■ Petunjuk Tugas ■
(a) Salin bagian artikel tentang aturan fintech yang diawali "Namun, regulasi fintech" dan diakhiri "terawasi lebih optimal.".
(b) Tentukan apakah setiap pernyataan berikut sesuai dengan artikel tentang aturan fintech. Jawab ya atau tidak, lalu kutip kata-kata artikel yang menjadi penentunya. (i) Pengawasan fintech oleh regulator di Indonesia dinilai baru sebatas meregistrasi penyelenggara fintech. (ii) Bhima Yudhistira adalah peneliti dari Bank Indonesia. (iii) Regulator diharapkan memperketat aturan terhadap fintech.
(c) Teruskan artikel tentang aturan fintech mulai setelah kalimat terakhirnya.

■ Teks Bacaan ■
________________________
Dorong perekonomian, Regulator Diminta Longgarkan Aturan Fintech

Dorong perekonomian, Regulator Diminta Longgarkan Aturan Fintech

Jakarta – Terus berkembangnya industri Financial Technology (Fintech) harus diiringi dengan pengawasan yang kuat dan sehat dari regulator. Ironisnya, sejauh ini hal tersebut belum dapat terwujud. Pengawasan fintech oleh regulator di Indonesia, dinilai justru baru sebatas meregistrasi penyelengara Fintech.

Namun, regulasi fintech yang belum memumpuni sangatlah disayangkan, karena seolah-olah mengesampingkan potensi ekonomi dari bisnis fintech yang seakan-akan membiarkan fintech liar bermain di ruang gelap. Oleh sebab itu, regulator diharap bisa memberi kemudahan dan perlakuan khusus terhadap fintech, agar lebih berkembang.

Peneliti Institute for Development of Economics and Finance (INDEF) Bhima Yudhistira di Jakarta, Selasa, 28 Agustus 2018 mengatakan, kemudahan dan perlakuan khusus terhadap fintech ini juga bertujuan agar fintech yang terdaftar semakin banyak lagi, dan mengurangi fintech-fintech ilegal, serta kegiatannya bisa terawasi lebih optimal.

“Ngurusin fintech itu kayak main layangan. Kalau kita terlalu ketat regulasinya, inovasinya nggak akan jelas. Kalau kita juga terlalu lurus, juga nanti ada efek pengawasan lemah. Jadi harus diperbaiki ke depannya,” ujarnya.
________________________
■ Cuplikan Catatan ■
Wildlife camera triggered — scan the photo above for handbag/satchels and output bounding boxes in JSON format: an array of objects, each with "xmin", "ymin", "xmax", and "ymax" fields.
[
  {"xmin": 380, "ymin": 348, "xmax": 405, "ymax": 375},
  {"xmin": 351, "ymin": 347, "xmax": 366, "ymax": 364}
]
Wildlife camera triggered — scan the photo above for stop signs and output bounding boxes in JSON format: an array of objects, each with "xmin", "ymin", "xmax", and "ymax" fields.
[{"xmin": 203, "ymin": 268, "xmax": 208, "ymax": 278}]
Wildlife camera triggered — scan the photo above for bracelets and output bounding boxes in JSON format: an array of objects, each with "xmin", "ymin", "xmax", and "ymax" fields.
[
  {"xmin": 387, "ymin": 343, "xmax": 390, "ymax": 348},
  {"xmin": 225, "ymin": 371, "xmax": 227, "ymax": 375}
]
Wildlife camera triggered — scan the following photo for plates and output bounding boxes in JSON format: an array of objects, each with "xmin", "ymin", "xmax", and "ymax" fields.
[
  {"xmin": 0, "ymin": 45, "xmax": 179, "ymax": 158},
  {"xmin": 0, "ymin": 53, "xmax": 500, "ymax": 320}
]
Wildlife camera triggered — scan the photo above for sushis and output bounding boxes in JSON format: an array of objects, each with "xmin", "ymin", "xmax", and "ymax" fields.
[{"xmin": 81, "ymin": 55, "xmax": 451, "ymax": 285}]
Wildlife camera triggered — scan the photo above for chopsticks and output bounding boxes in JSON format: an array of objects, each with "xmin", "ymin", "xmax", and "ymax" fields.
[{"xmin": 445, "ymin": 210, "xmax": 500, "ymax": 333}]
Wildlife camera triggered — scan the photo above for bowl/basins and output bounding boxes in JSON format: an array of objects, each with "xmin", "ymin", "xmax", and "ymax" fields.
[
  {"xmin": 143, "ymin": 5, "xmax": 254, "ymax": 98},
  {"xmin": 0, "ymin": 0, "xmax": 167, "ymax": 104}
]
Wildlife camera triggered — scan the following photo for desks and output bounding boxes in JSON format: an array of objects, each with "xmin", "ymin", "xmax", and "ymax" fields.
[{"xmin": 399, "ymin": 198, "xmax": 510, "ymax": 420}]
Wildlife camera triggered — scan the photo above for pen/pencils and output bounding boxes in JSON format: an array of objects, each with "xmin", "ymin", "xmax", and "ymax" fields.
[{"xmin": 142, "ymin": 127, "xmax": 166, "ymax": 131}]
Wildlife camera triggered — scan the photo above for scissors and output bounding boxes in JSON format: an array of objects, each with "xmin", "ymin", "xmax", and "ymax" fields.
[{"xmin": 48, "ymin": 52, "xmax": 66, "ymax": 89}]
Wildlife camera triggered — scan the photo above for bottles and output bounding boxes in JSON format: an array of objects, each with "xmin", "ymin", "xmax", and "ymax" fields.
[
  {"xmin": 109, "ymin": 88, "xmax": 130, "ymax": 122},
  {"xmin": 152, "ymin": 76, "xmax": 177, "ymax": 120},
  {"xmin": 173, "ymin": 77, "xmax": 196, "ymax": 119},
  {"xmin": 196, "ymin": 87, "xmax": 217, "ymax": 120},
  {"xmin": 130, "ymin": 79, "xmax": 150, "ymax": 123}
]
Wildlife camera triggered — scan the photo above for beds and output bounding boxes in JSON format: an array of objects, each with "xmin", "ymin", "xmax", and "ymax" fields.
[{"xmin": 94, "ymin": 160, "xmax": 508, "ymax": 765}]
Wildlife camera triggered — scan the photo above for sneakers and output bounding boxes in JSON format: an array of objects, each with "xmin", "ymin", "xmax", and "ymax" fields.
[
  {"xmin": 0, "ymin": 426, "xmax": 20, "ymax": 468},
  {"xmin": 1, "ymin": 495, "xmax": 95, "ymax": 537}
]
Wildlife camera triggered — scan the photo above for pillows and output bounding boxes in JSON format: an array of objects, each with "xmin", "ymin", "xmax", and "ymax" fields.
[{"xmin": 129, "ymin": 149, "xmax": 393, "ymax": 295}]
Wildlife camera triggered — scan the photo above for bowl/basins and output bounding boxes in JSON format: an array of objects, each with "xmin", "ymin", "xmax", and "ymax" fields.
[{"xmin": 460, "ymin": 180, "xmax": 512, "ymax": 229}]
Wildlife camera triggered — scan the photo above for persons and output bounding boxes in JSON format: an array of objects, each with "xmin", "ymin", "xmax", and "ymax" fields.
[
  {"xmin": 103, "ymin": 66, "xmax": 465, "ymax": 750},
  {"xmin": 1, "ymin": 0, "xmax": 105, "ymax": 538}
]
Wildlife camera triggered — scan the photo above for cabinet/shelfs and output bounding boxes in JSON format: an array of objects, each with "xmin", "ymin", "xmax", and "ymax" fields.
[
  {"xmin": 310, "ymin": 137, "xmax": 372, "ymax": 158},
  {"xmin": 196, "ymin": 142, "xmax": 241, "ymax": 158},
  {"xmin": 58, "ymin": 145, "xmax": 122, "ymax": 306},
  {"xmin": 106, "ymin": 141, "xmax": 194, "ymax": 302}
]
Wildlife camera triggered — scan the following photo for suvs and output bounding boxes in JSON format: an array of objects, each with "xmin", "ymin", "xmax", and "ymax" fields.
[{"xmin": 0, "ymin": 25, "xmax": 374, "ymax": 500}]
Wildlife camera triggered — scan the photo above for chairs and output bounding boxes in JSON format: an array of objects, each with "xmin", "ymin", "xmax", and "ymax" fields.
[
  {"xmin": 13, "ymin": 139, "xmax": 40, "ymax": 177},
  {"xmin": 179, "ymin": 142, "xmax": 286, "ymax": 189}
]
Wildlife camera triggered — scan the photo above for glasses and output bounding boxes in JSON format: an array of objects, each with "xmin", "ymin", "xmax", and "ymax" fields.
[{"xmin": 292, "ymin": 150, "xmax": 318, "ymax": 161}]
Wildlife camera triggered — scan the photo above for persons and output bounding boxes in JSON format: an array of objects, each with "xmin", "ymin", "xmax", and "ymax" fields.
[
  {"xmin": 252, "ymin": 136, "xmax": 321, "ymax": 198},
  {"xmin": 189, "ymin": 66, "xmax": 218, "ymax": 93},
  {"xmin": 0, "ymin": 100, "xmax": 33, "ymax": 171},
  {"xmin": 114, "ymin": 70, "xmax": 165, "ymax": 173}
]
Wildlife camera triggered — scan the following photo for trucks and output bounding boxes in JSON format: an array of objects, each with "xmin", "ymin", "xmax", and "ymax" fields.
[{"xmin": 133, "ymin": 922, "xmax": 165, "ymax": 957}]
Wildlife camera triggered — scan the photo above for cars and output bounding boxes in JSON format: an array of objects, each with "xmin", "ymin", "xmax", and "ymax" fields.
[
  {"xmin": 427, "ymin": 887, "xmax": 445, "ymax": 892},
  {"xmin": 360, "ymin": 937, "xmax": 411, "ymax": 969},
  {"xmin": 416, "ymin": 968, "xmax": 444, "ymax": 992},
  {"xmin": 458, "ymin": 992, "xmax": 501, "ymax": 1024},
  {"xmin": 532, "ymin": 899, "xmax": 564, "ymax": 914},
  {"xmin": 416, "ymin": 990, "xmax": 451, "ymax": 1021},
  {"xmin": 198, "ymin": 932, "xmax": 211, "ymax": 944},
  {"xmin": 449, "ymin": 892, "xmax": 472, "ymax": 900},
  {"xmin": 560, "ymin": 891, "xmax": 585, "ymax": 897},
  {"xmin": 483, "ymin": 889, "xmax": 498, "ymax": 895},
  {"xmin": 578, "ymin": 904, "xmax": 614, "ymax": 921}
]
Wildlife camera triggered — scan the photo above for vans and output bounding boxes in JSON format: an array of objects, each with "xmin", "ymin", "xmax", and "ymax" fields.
________________________
■ Kunci Jawaban ■
(a)
Namun, regulasi fintech yang belum memumpuni sangatlah disayangkan, karena seolah-olah mengesampingkan potensi ekonomi dari bisnis fintech yang seakan-akan membiarkan fintech liar bermain di ruang gelap. Oleh sebab itu, regulator diharap bisa memberi kemudahan dan perlakuan khusus terhadap fintech, agar lebih berkembang.

Peneliti Institute for Development of Economics and Finance (INDEF) Bhima Yudhistira di Jakarta, Selasa, 28 Agustus 2018 mengatakan, kemudahan dan perlakuan khusus terhadap fintech ini juga bertujuan agar fintech yang terdaftar semakin banyak lagi, dan mengurangi fintech-fintech ilegal, serta kegiatannya bisa terawasi lebih optimal.

(b)
(i) Ya: "Pengawasan fintech oleh regulator di Indonesia, dinilai justru baru sebatas meregistrasi penyelengara Fintech."
(ii) Tidak: "Peneliti Institute for Development of Economics and Finance (INDEF) Bhima Yudhistira"
(iii) Tidak: "regulator diharap bisa memberi kemudahan dan perlakuan khusus terhadap fintech, agar lebih berkembang."

(c)
Menurutnya, perlu ada relaksasi regulasi yang memudahkan penyelenggara fintech lending untuk mendapatkan nasabah baru. Misalnya saja dengan kemudahan regulasi tanda tangan digital. Selain itu, diperlukan juga kejelasan regulasi terkait kolaborasi antara perbankan dengan lembaga keuangan lainnya, dan jiva adanya insentif perpajakan bagi fintech.

“Tidak lupa, perlu juga ada insentif perpajakan, khususnya bagi fintech yang bergerak di sektor pendanaan produktif yang bisa memberikan efek ekonomi lebih besar,” ucapnya.

Berdasarkan kajian INDEF bersama Aftech, perkembangan fintech di Indonesia mampu meningkatkan PDB sebesar Rp25,97 triliun baik secara langsung maupun tak langsung. Selain itu, konsumsi rumah tangga mampu meningkat hingga Rp8,94 triliun. “Ini sektor yang baru 5 tahun terakhir tumbuh, tapi impact terhadap ekonominya luar biasa besar,” jelasnya.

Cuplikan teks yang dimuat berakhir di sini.